Powell and the Fed have earned plenty of detractors on this front, notably Massachusetts Democratic Senator Elizabeth Warren, who tweeted on Wednesday that she’s “been warning that Chair Powell’s Fed would throw millions of Americans out of work — and I fear he’s already on the path to doing so.”
“It’s unfair,” Frick said. “But no one ever said economics wasn’t sometimes cruel.”
Powell has said that prolonged and entrenched high inflation would be even worse than moderate increases in the unemployment rate. The Fed’s latest economic projections are for GDP growth to slow to 0.2% from 1.7% by the end of this year.

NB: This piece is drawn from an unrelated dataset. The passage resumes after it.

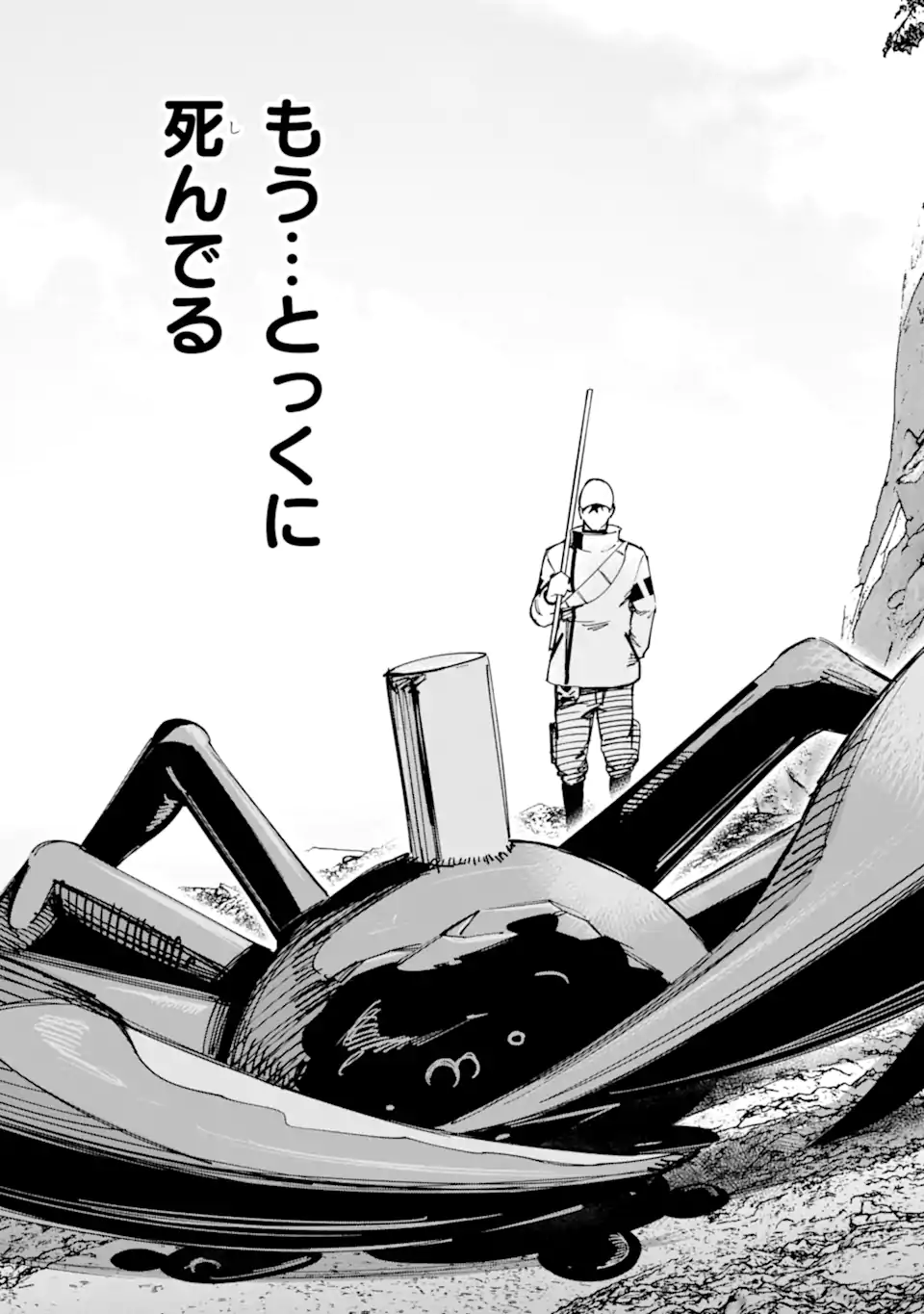 MOIMON Chapter 20.2 page 20 - nihonkuni.com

“That’s a very slow level of growth, and it could give rise to increases in unemployment, but I think that is something that we think we need to have,” Powell said. “We think we need to have softer labor market conditions as well. We’re never going to say that there are too many people working, but the real point is this: Inflation, what we hear from people when we meet with them is that they really are suffering from inflation.”
“If we want to set ourselves up, light the way to another period of a very strong labor market, we have got to get inflation behind us. I wish there were a painless way to do that. There isn’t,” he added.
The next batch of key employment data, including openings, layoffs, and monthly job gains, will come in the first week of October when the Bureau of Labor Statistics releases the Job Openings and Labor Turnover Survey and monthly jobs report for September.
Jobless claims data released Thursday showed that the number of first-time applications for unemployment benefits was 213,000 for the week ended September 17, according to the Department of Labor. The previous week’s total of 213,000 was revised downward by 5,000. The weekly claims, which remain near some of their lowest levels in months, underscore how employers are holding on tightly to workers as the labor market remains full of opportunities for job hunters.